けとんくんも紹介してたけど、これはなかなかいい合成法。#学ぶの論文紹介
Safer Synthesis of (Diacetoxyiodo)arenes Using Sodium Hypochlorite Pentahydrate https://t.co/LmnSykmTx9— 有機化学を学ぶ人 (@yuukiwomanabu) 2018年11月9日
これは非常に素晴らしいですね。
かといって作るのかと言われたら売ってるので買っちゃうかもですが笑
今後より安全かつ安価に作られて市販される価格が低下することを願います←
#学ぶのブログ紹介用
An Isolable and Bench-Stable Epoxidizing Reagent Based on Triazine: Triazox https://t.co/3yoxlnzBg9— 有機化学を学ぶ人 (@yuukiwomanabu) 2018年12月29日
ほかに忘れてはいけないのがこちらの試薬。
エポキシ化に安全な試薬を用いることができるという点は素晴らしいですね。
今後の使用例の増加に期待します。
構造有機化学分野
構造的に面白いのきたー!!!#学ぶの論文紹介
Fully Conjugated [4]Chrysaorene. Redox-Coupled Anion Binding in a Tetraradicaloid Macrocycle https://t.co/RaiJsvaoQS— 有機化学を学ぶ人 (@yuukiwomanabu) 2018年10月18日
[4]Chrysaoreneの穴の大きさを利用してヨウ素イオンを補足させた本論文。
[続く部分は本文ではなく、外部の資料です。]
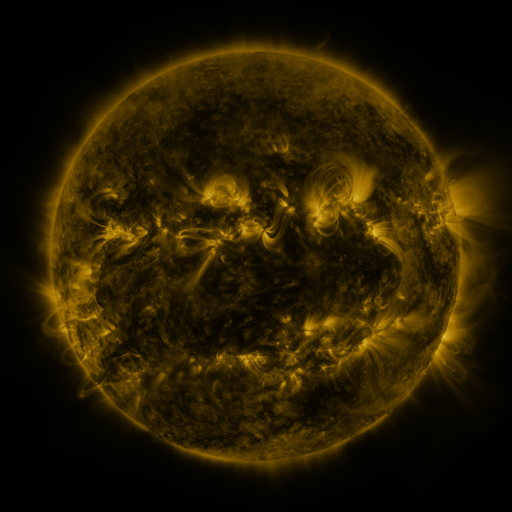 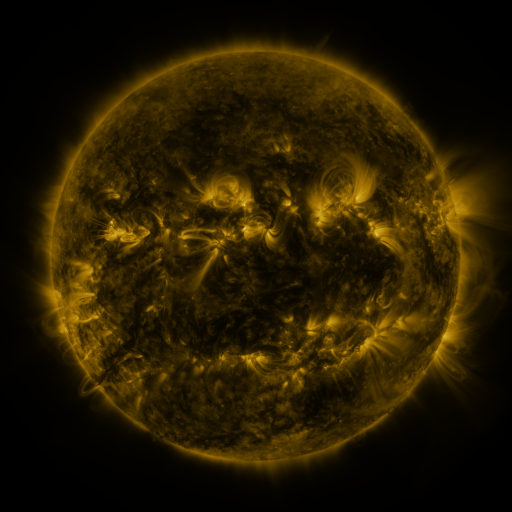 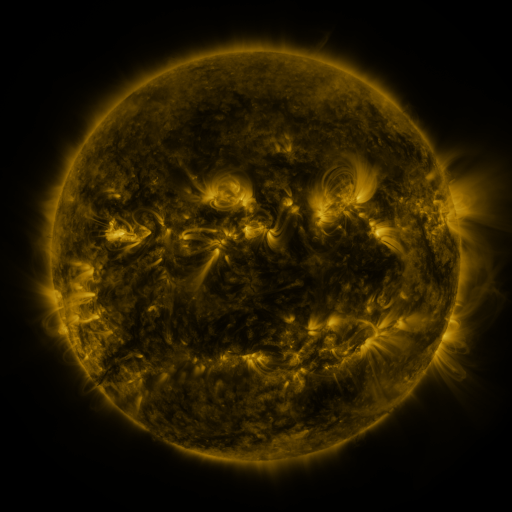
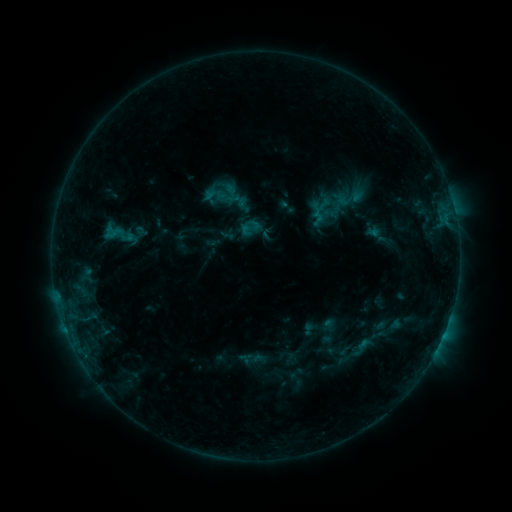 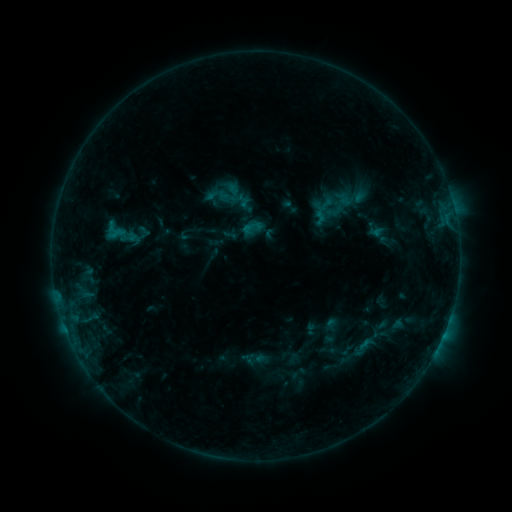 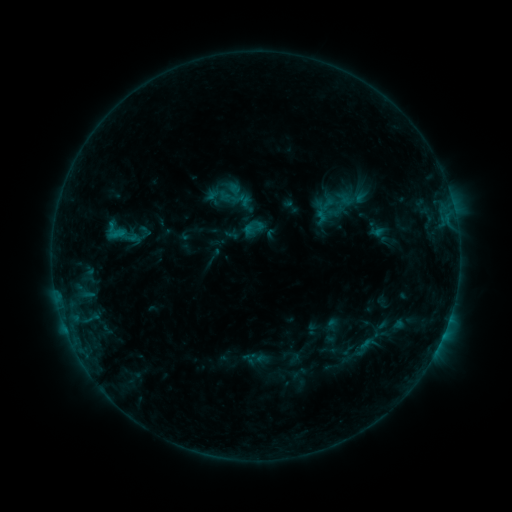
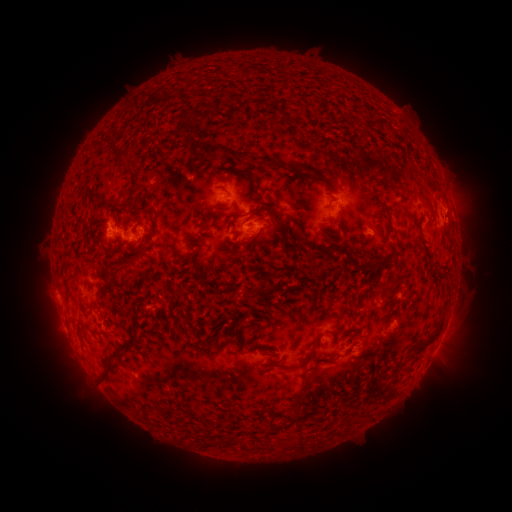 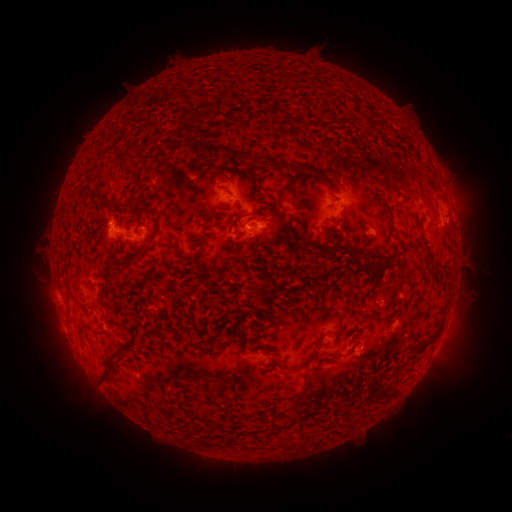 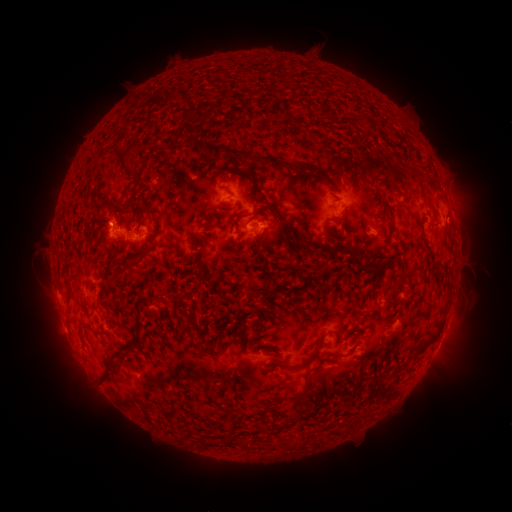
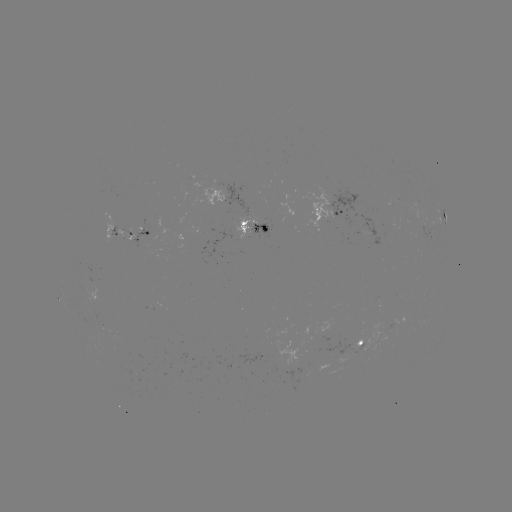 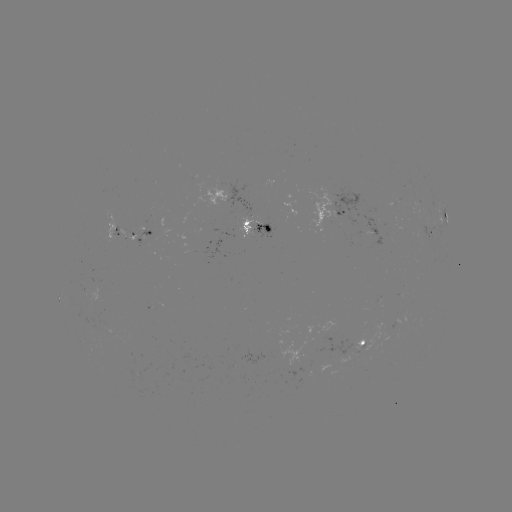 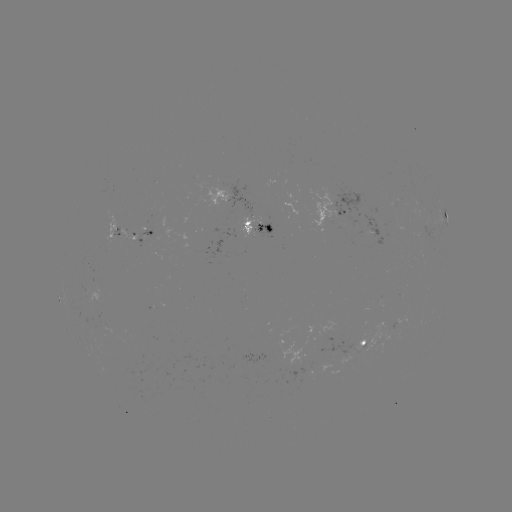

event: emerging-flux region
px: (111, 332)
個人的にこれを使って反応開発とかに発展できないものかと思いをはせてしまいました。
うぉおおー、綺麗な分子!!#学ぶの論文紹介
2,4,5,7,9,10-Hexaethynylpyrenes: Synthesis, Properties, and Self-Assembly https://t.co/M8349180A6— 有機化学を学ぶ人 (@yuukiwomanabu) 2018年11月21日
何で選んだかというと、綺麗だからです!それ以外に理由はいりません!!
(他にも自己組織化や物性についても調べてあって読み物としても面白いです)
分子面白いし、Scholl反応の違いとか見れるのも面白い。#学ぶの論文紹介
π-Extended Corannulene-Based Nanographenes: Selective Formation of Negative Curvature https://t.co/GOyRoaHLCX— 有機化学を学ぶ人 (@yuukiwomanabu) 2018年11月30日
こちらも構造的に面白いですが、酸化的芳香環化反応の試薬による選択性もなかなか見所ではないでしょうか。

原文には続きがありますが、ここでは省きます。